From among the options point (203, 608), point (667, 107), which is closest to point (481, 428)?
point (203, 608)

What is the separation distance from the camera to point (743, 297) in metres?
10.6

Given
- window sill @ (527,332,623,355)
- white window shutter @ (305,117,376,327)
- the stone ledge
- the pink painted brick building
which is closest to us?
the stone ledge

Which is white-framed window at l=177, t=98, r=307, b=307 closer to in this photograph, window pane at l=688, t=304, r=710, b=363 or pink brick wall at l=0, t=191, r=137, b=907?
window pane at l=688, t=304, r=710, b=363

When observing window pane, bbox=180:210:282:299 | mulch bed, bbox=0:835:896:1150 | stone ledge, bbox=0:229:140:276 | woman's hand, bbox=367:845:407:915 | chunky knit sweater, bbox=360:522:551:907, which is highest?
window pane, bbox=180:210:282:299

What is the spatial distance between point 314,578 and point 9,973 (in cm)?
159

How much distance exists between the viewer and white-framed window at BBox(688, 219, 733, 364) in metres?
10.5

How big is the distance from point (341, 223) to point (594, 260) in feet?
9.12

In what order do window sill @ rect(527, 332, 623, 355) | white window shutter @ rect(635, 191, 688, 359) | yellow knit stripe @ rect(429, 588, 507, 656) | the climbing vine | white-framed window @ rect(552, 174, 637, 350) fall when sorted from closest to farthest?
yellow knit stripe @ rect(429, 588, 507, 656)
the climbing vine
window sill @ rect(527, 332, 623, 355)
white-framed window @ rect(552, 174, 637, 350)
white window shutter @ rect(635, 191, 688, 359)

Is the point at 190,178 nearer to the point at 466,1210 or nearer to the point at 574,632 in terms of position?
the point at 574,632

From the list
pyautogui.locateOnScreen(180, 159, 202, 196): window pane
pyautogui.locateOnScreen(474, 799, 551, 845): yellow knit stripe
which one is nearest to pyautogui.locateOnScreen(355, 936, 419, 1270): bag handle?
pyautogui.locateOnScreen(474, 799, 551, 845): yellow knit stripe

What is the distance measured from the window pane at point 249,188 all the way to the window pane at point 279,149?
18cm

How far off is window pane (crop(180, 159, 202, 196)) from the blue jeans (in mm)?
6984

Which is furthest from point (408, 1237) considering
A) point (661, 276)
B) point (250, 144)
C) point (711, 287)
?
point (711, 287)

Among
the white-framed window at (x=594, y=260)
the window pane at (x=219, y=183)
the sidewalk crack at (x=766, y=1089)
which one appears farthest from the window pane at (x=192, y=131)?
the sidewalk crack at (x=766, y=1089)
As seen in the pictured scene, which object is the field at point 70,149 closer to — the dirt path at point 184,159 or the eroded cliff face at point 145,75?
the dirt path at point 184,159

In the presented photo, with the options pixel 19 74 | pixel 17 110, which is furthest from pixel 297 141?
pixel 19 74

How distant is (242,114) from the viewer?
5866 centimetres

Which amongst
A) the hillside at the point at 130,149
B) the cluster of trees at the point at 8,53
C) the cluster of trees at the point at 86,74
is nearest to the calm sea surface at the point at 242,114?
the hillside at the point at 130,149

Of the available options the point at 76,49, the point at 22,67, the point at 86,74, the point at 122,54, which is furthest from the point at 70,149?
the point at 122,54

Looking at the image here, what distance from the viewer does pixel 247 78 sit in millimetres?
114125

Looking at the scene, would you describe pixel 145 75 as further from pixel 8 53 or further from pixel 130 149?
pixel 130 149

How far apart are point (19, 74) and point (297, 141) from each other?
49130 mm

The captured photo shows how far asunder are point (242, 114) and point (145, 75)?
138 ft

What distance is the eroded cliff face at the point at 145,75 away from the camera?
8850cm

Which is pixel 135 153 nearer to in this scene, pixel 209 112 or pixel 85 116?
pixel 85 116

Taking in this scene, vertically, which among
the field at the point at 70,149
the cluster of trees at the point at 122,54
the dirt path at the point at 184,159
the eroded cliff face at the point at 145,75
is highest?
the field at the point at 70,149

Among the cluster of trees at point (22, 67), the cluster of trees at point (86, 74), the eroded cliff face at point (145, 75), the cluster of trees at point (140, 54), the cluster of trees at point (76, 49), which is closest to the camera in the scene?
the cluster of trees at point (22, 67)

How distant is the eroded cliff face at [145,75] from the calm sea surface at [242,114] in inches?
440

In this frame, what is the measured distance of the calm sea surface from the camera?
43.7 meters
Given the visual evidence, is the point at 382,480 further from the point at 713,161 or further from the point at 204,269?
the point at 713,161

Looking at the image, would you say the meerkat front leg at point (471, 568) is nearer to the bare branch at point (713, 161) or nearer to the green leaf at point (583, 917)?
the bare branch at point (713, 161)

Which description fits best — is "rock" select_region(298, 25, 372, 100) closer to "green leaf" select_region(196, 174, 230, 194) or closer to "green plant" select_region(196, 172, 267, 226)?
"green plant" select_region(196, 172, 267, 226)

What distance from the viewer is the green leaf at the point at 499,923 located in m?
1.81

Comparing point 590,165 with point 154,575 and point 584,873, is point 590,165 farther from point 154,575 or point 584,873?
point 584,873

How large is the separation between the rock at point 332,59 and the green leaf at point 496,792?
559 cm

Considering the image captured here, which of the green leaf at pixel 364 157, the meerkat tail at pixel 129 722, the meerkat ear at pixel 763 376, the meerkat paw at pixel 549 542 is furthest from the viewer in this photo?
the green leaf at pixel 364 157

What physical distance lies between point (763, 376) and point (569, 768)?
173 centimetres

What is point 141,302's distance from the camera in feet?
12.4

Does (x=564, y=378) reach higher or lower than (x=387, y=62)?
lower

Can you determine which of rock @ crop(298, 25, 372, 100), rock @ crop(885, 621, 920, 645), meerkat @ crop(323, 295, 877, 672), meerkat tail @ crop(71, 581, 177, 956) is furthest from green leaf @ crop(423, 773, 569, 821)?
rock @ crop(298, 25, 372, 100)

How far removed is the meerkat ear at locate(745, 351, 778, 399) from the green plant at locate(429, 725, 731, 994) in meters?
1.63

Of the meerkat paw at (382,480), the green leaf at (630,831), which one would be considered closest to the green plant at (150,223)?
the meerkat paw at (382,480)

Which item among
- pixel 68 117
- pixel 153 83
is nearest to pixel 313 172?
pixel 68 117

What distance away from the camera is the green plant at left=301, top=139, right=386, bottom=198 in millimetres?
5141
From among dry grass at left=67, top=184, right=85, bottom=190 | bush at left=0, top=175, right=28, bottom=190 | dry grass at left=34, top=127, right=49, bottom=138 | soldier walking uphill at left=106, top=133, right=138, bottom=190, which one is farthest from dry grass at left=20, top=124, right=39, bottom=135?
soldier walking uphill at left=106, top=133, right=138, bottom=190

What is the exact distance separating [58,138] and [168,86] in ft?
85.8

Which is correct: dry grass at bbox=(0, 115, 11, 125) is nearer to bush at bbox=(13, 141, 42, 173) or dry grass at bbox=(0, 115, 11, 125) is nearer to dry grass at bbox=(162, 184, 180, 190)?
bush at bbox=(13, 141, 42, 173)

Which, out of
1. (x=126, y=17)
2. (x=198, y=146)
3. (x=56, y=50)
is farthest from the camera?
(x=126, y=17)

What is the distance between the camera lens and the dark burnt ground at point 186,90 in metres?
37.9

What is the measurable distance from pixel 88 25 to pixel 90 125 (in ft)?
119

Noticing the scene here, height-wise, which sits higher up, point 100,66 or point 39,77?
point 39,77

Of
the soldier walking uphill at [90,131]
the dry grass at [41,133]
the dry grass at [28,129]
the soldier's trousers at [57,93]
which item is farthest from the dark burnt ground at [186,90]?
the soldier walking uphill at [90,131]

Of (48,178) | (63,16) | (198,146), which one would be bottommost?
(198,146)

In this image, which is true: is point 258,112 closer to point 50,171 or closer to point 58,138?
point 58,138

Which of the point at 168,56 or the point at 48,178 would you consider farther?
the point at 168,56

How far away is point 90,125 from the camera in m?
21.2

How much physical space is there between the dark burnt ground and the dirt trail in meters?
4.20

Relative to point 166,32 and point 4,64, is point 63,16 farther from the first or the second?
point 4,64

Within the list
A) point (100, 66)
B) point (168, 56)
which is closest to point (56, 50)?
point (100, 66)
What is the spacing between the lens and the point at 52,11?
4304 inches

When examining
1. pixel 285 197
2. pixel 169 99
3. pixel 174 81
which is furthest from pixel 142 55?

▶ _AIM OF THE EXERCISE_: Please copy out the stretch from the line containing "What is the spacing" through the end of the records, requests included, and shift every distance value in the answers by -48.

▶ _CORRECT RESPONSE_:
What is the spacing between the lens and the point at 52,11?
4256 inches

When examining
1. pixel 285 197
2. pixel 169 99
3. pixel 174 81
which is furthest from pixel 142 55?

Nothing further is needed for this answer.